La questione legata alla fideiussione è stata definita nella giornata del 13 agosto, con una copertura complessiva di circa 2,4 milioni di euro.
Un passaggio decisivo non soltanto sul piano amministrativo, ma anche per la possibilità di
rendere utilizzabili i nuovi tesserati già in vista della sfida di Coppa Italia contro il Parma.Secondo quanto riportato dai colleghi
Unica Sport, il primo nome destinato a concretizzarsi è quello di
Flavio Russo. L’attaccante etneo, pronto a tornare in rossazzurro, sarebbe già diretto verso Parma, dove raggiungerà il gruppo. Resta da completare l’iter necessario per il tesseramento, ma i
margini temporali potrebbero consentire al giocatore di essere convocato già per il match del Tardini, anche se inizialmente soltanto come alternativa dalla panchina.
Più articolati, invece, i tempi per
Yuri Rocchetti e Mattia Vitale. Il primo resta legato alle scelte della
Cremonese, che prima di liberarlo vuole individuare una soluzione alternativa nel reparto. Per Vitale, invece,
il passaggio ancora da definire riguarda il rapporto con il Vicenza e l’accordo economico per la separazione. Il Catania ha comunque già impostato entrambe le operazioni e attende soltanto che vengano rimossi gli ultimi ostacoli.
Sul fronte delle uscite, il dossier più delicato continua a essere quello di
Emmanuele Cicerelli. Pescara e Spezia restano alla finestra e avrebbero già avviato contatti con il suo entourage. In particolare, anche il club ligure avrebbe presentato
una proposta significativa, ma il Catania non sembra intenzionato a rinunciare facilmente al proprio numero 10.La società rossazzurra starebbe infatti lavorando su
una nuova intesa biennale, provando a rendere l’accordo più sostenibile attraverso una diversa struttura economica e un incremento della componente variabile legata ai bonus. Nella decisione finale potrebbero avere un peso anche
il rapporto molto solido tra Cicerelli ed Emilio Longo e il gradimento del giocatore per l’ambiente etneo. La sua permanenza, dunque, resta ancora una possibilità
concreta.
Molto meno dinamica, invece, la situazione relativa a
Kaleb Jimenez e all’ipotesi di uno scambio con
Cosimo Patierno. L’Avellino non avrebbe intenzione, al momento, di farsi carico di una buonuscita per l’attaccante, mentre il Catania continua a difendere la valutazione di Jimenez, anche alla luce della
clausola rescissoria fissata a 500 mila euro. Il club rossazzurro, inoltre, non considera il trequartista un elemento da sacrificare necessariamente e
non sembra quindi disposto ad abbassare le proprie richieste pur di chiudere l’operazione.

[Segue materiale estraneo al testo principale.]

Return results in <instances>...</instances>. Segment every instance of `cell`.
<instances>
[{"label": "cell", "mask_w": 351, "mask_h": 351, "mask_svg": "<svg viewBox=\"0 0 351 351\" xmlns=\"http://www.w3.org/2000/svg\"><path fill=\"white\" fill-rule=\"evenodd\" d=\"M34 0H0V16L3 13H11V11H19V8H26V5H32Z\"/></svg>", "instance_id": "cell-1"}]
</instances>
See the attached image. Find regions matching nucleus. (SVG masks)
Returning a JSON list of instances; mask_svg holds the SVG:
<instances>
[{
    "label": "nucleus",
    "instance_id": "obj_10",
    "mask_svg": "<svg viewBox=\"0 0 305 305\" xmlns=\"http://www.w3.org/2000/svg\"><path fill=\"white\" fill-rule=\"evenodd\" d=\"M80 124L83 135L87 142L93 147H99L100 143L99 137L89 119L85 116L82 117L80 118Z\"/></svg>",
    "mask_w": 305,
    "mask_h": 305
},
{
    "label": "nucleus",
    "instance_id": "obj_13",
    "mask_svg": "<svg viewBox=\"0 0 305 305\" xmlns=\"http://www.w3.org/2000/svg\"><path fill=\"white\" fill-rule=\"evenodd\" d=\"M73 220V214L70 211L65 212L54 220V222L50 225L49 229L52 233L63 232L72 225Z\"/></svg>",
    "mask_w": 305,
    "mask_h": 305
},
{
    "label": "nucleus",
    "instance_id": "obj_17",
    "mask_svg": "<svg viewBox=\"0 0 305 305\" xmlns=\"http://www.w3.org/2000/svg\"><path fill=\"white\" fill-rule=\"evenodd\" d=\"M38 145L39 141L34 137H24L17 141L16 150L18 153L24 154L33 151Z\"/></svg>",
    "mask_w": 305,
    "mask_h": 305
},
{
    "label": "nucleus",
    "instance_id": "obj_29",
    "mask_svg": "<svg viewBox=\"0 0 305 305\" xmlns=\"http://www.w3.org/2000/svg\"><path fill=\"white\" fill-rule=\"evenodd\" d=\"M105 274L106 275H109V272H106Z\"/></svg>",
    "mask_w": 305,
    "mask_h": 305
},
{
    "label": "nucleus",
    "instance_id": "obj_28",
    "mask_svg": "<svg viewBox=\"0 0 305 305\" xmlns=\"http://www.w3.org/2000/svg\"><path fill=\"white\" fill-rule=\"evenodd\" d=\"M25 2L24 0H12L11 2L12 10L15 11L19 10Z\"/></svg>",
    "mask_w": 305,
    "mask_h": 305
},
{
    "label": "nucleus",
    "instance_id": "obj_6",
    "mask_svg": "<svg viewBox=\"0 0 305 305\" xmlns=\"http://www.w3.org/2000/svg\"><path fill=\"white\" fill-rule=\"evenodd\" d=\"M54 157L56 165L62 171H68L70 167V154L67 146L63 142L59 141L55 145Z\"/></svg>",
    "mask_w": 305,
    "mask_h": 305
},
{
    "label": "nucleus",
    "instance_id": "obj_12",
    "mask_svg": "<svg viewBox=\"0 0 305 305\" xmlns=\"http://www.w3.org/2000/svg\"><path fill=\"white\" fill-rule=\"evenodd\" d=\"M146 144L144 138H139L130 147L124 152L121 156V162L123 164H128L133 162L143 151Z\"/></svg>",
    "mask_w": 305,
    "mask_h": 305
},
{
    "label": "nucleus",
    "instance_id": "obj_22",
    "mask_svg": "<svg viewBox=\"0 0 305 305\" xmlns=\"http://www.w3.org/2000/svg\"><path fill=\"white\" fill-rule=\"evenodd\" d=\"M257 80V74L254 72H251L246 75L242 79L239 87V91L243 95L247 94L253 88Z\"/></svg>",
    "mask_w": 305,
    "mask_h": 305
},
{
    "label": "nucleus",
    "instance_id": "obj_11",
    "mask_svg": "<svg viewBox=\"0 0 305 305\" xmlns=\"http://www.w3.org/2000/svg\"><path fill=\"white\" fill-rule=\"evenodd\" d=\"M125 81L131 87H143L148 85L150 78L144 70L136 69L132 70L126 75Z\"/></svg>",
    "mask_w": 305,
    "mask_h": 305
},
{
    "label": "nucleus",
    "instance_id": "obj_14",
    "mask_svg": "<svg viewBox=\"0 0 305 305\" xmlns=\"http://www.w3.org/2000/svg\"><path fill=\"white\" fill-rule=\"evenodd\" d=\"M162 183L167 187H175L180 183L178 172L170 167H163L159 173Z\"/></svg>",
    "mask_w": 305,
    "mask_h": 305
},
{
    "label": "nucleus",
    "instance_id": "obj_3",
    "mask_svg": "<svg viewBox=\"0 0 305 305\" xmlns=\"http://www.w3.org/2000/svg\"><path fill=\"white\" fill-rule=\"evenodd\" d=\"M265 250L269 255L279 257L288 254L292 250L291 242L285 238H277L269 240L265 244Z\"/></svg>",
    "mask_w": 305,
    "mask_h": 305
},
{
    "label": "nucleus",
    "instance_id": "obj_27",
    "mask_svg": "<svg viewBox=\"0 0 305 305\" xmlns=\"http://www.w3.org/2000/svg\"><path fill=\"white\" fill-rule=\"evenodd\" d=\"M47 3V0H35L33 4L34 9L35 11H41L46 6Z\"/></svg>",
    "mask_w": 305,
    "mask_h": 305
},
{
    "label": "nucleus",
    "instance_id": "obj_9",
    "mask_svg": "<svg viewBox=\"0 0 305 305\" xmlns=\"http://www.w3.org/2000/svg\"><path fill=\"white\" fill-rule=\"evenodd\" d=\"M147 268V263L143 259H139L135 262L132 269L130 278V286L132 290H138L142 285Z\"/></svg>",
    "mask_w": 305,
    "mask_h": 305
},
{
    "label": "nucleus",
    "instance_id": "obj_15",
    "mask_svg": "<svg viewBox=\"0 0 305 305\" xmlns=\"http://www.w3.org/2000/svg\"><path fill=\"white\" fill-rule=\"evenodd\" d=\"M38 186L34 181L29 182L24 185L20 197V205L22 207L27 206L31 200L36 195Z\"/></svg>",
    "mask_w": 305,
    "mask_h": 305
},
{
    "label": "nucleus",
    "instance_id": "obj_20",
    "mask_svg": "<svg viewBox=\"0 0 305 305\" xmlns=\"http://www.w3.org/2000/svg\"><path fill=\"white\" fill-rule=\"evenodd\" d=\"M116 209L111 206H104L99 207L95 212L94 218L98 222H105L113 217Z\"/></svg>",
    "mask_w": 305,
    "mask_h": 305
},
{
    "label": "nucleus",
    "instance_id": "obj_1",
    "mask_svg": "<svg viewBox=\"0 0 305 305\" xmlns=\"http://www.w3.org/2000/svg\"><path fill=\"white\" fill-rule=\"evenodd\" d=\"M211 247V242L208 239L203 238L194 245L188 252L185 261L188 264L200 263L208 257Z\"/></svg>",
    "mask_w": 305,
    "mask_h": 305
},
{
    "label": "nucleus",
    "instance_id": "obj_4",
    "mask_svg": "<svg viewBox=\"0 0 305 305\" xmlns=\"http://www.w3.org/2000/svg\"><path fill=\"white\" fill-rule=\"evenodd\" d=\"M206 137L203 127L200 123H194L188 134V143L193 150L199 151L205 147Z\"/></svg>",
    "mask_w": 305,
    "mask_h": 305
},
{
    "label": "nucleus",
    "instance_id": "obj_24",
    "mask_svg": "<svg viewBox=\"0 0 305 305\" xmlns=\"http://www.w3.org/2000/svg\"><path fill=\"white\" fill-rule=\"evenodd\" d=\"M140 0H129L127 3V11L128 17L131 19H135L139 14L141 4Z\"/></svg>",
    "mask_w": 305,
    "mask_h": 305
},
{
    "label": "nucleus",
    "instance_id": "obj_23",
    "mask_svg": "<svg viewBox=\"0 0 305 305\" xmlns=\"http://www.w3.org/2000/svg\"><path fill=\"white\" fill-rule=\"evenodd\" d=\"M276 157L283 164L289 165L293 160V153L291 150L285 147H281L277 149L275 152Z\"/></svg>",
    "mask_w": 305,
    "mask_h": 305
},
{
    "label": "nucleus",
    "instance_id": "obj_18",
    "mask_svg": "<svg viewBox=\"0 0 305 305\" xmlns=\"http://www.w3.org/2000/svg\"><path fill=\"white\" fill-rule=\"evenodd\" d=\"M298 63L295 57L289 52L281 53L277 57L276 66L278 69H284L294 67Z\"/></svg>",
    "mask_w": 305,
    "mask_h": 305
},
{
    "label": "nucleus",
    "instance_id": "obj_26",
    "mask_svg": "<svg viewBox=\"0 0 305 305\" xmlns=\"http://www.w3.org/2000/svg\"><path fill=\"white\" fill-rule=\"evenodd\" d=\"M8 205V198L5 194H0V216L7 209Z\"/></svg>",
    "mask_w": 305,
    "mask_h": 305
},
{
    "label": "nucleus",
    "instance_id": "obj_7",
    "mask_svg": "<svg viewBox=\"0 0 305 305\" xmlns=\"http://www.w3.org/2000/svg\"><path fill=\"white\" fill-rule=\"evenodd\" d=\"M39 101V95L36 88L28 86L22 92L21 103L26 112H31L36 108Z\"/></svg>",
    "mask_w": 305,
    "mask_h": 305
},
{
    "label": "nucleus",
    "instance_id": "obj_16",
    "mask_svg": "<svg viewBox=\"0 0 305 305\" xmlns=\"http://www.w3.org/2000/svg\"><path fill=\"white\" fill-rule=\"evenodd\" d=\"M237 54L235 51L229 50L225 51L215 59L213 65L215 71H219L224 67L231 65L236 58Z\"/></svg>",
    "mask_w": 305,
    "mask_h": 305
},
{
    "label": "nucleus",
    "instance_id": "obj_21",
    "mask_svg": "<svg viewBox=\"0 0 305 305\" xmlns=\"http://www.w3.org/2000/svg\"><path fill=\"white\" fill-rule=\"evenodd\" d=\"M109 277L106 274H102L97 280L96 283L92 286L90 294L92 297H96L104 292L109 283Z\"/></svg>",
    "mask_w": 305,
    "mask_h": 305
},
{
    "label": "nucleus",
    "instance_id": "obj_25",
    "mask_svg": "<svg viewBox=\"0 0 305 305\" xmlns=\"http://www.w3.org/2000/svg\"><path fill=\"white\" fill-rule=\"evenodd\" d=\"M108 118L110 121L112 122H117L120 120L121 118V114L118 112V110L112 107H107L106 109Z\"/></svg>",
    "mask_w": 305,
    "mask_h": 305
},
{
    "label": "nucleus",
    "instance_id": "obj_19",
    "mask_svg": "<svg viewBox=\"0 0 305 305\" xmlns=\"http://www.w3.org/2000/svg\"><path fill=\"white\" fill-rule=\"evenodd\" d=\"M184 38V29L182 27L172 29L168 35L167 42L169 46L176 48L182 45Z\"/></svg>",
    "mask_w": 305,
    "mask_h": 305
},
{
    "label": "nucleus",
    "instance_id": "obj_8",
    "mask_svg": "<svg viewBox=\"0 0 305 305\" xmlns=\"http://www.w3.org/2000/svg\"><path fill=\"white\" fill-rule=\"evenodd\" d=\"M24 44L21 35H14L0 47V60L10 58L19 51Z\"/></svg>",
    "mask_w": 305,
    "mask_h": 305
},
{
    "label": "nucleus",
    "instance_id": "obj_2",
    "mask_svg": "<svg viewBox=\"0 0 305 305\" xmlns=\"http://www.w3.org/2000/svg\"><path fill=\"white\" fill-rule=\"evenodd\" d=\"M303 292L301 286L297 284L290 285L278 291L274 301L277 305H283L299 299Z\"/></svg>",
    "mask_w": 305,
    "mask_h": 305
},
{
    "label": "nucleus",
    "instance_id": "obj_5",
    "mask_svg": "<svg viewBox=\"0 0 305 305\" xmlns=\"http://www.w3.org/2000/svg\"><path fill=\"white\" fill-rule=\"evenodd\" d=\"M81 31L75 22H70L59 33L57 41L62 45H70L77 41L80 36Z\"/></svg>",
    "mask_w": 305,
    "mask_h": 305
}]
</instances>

Superato il problema della fideiussione, cambia quindi anche il quadro complessivo del mercato.
Il Catania può tornare a concentrarsi sulle operazioni già avviate, con Russo in prima fila e Rocchetti e Vitale in attesa di sblocco, mentre sul fronte delle partenze restano ancora aperti diversi scenari. La vera novità è che, dopo giorni dominati da vincoli amministrativi e finanziari, il club può finalmente tornare a ragionare soprattutto in termini tecnici.